Because there are so many items in this category, I won’t address them one by one. But here are the key lessons that I learned from the garments, shoes, and accessories that I’m passing on for style-related reasons:
- I feel frumpy and matronly in dressy flat shoes and patent leather. While such shoes can be considered polished and elegant, maybe it’s the lack of the “dramatic” that makes them a miss for me. I much prefer heels over flats because they help me to feel more in line with my style guideposts, but I can do a flat shoe in certain styles. I’m still searching for flat shoe options that feel dramatic, polished, and elegant.
- I don’t like toppers that need to be buttoned or zipped in order to look good. I like to wear my coats, jackets, and cardigans open most of the time, so in the future I’m not going to buy toppers that need to be worn closed.
- I like simple collars and necklines. If a collar or neckline is ruffled or fussy in any way, it’s not going to work for me and my style. And while I like open cardigans and jackets, I don’t really like waterfall styles, as they can be fussy and often don’t stay in place. Such styles don’t feel polished or elegant to me when they flop around.
- I like my purses to have some structure to them. If they’re too “floppy” and don’t hold their shape, I’m not happy with them.
- I need to not compromise when it comes to color. The burgundy coat is too warm-toned and the navy coat is too dark to pair with black pieces (it looks almost black), which are a big portion of my wardrobe.
- I also need to remember that I have very few occasions for fancier pieces and should stick to casual items. Both of the coats I mentioned above are too fancy for my lifestyle, so they wouldn’t be the best purchases even if the colors were exactly what I wanted.
- Most of all, I need to NOT be dazzled by sales or potential scarcity/FOMO. I have to remember that no matter how low-priced something is, it’s NOT a “deal” if it isn’t right for me. There will always be lots of other options available and many other potential deals.
I guess the best lesson of all is to never settle! Knowing our personal style aesthetic helps a lot, too, as I don’t believe I would make such horrible mistakes now after taking the time to define what I’m looking for in my clothes and my outfits. The time we take to get clear on our desired style statement is time well spent.

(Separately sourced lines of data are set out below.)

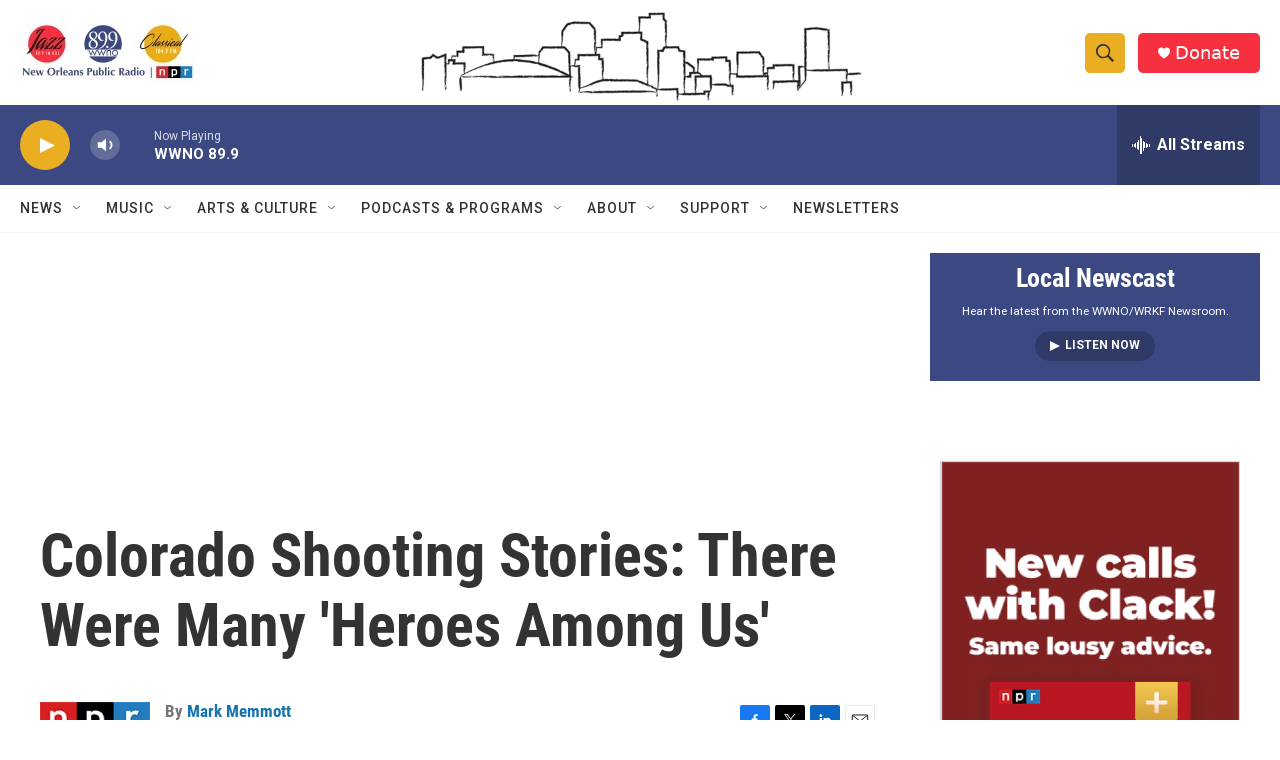

--- FILE ---
content_type: text/html; charset=utf-8
request_url: https://www.google.com/recaptcha/api2/aframe
body_size: 268
content:
<!DOCTYPE HTML><html><head><meta http-equiv="content-type" content="text/html; charset=UTF-8"></head><body><script nonce="AqaJz3YuQf8E6J5n6HnKxQ">/** Anti-fraud and anti-abuse applications only. See google.com/recaptcha */ try{var clients={'sodar':'https://pagead2.googlesyndication.com/pagead/sodar?'};window.addEventListener("message",function(a){try{if(a.source===window.parent){var b=JSON.parse(a.data);var c=clients[b['id']];if(c){var d=document.createElement('img');d.src=c+b['params']+'&rc='+(localStorage.getItem("rc::a")?sessionStorage.getItem("rc::b"):"");window.document.body.appendChild(d);sessionStorage.setItem("rc::e",parseInt(sessionStorage.getItem("rc::e")||0)+1);localStorage.setItem("rc::h",'1768866902327');}}}catch(b){}});window.parent.postMessage("_grecaptcha_ready", "*");}catch(b){}</script></body></html>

So far, only two of the items that I listed on eBay have sold. I got one low-ball offer on another item, which I promptly declined. I’m by no means an eBay expert, but I’m learning some things along the way on how to best navigate selling things on that site. I’ll likely do another post soon to share about my eBay experience, both in terms of the outcome of my listings and my lessons learned (about eBay specifically, as I already shared what I learned from my buying mistakes in this post).

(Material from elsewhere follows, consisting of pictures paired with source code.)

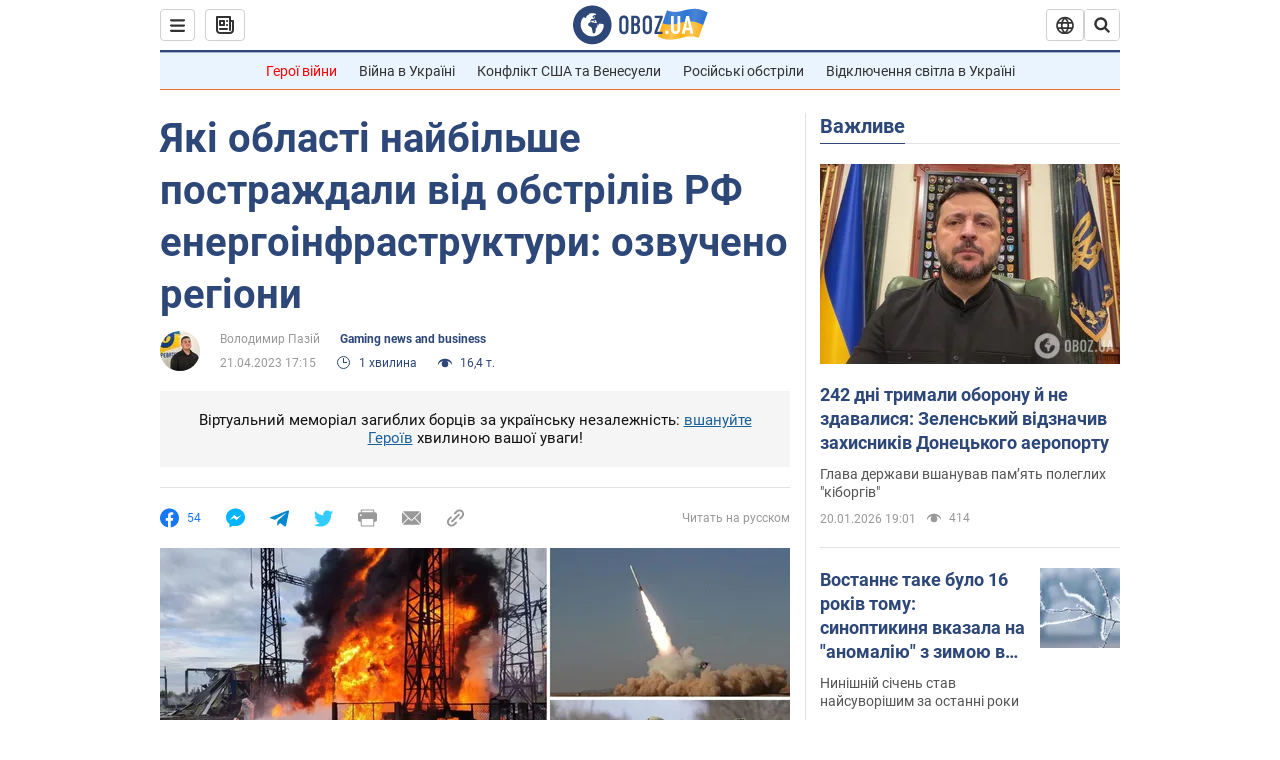

--- FILE ---
content_type: application/x-javascript; charset=utf-8
request_url: https://servicer.idealmedia.io/1418748/1?nocmp=1&sessionId=696fc4ca-035f5&sessionPage=1&sessionNumberWeek=1&sessionNumber=1&scale_metric_1=64.00&scale_metric_2=256.00&scale_metric_3=100.00&cbuster=176893255399296956851&pvid=d200f0f3-346f-4aed-aed7-c6df80327f77&implVersion=11&lct=1763555100&mp4=1&ap=1&consentStrLen=0&wlid=43dca1ff-37a6-4bf1-afa2-9789a2d82b26&uniqId=0e6f6&niet=4g&nisd=false&evt=%5B%7B%22event%22%3A1%2C%22methods%22%3A%5B1%2C2%5D%7D%2C%7B%22event%22%3A2%2C%22methods%22%3A%5B1%2C2%5D%7D%5D&pv=5&jsv=es6&dpr=1&hashCommit=cbd500eb&apt=2023-04-21T17%3A15%3A00&tfre=3768&w=0&h=1&tl=150&tlp=1&sz=0x1&szp=1&szl=1&cxurl=https%3A%2F%2Ffinance.obozrevatel.com%2Fukr%2Fnazvano-oblast-ukraini-yaka-najbilshe-postrazhdala-vid-rosijsih-obstriliv-energoobektiv.htm&ref=&lu=https%3A%2F%2Ffinance.obozrevatel.com%2Fukr%2Fnazvano-oblast-ukraini-yaka-najbilshe-postrazhdala-vid-rosijsih-obstriliv-energoobektiv.htm
body_size: 848
content:
var _mgq=_mgq||[];
_mgq.push(["IdealmediaLoadGoods1418748_0e6f6",[
["champion.com.ua","11962959","1","Мудрик отримав вердикт щодо свого майбутнього у Челсі","Лондонське Челсі може достроково припинити співпрацю із українським вінгером Михайлом Мудриком","0","","","","MaLIJw6qhnMM2-XDYiR1xmbt8bCiXUlt1B-Bhre9TvlKLdfngGlto9qxGjRgYmxhJP9NESf5a0MfIieRFDqB_Kldt0JdlZKDYLbkLtP-Q-WWkv4FC40jUXdfnEOWDF6o",{"i":"https://s-img.idealmedia.io/n/11962959/45x45/423x0x1074x1074/aHR0cDovL2ltZ2hvc3RzLmNvbS90LzY4NzA0MS9jMTkwYjBjYTAwNjJmMWZkYTU4NmVkYTUwMzcxOWNkMC5qcGVn.webp?v=1768932554-AVpZ6hbrHa29JMJLIZ9QBWMqd4ItAXX293ZNvTeR0YY","l":"https://clck.idealmedia.io/pnews/11962959/i/1298901/pp/1/1?h=MaLIJw6qhnMM2-XDYiR1xmbt8bCiXUlt1B-Bhre9TvlKLdfngGlto9qxGjRgYmxhJP9NESf5a0MfIieRFDqB_Kldt0JdlZKDYLbkLtP-Q-WWkv4FC40jUXdfnEOWDF6o&utm_campaign=obozrevatel.com&utm_source=obozrevatel.com&utm_medium=referral&rid=20a82096-f62b-11f0-868e-d404e6f97680&tt=Direct&att=3&afrd=296&iv=11&ct=1&gdprApplies=0&muid=q0keauHxu49a&st=-300&mp4=1&h2=RGCnD2pppFaSHdacZpvmnsy2GX6xlGXVu7txikoXAu9kApNTXTADCUxIDol3FKO5zpSwCTRwppme7hac-lJkcw**","adc":[],"sdl":0,"dl":"","category":"Спорт","dbbr":0,"bbrt":0,"type":"e","media-type":"static","clicktrackers":[],"cta":"Читати далі","cdt":"","tri":"20a945ff-f62b-11f0-868e-d404e6f97680","crid":"11962959"}],],
{"awc":{},"dt":"desktop","ts":"","tt":"Direct","isBot":1,"h2":"RGCnD2pppFaSHdacZpvmnsy2GX6xlGXVu7txikoXAu9kApNTXTADCUxIDol3FKO5zpSwCTRwppme7hac-lJkcw**","ats":0,"rid":"20a82096-f62b-11f0-868e-d404e6f97680","pvid":"d200f0f3-346f-4aed-aed7-c6df80327f77","iv":11,"brid":32,"muidn":"q0keauHxu49a","dnt":2,"cv":2,"afrd":296,"consent":true,"adv_src_id":39175}]);
_mgqp();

If any of you have any tips or tricks that you’re willing to share, I’d love to read them. Also, if you have any insights as to whether Poshmark (or another site) is a better way to go than eBay, I would appreciate your chiming in. I’m not sure how much online selling I will do in the future, but I think it’s helpful to be informed, plus others who are reading may be looking to use these types of sites. Tips for buying clothes on resale sites are welcomed as well. And, of course, you can feel free to share any other comments you have regarding this post.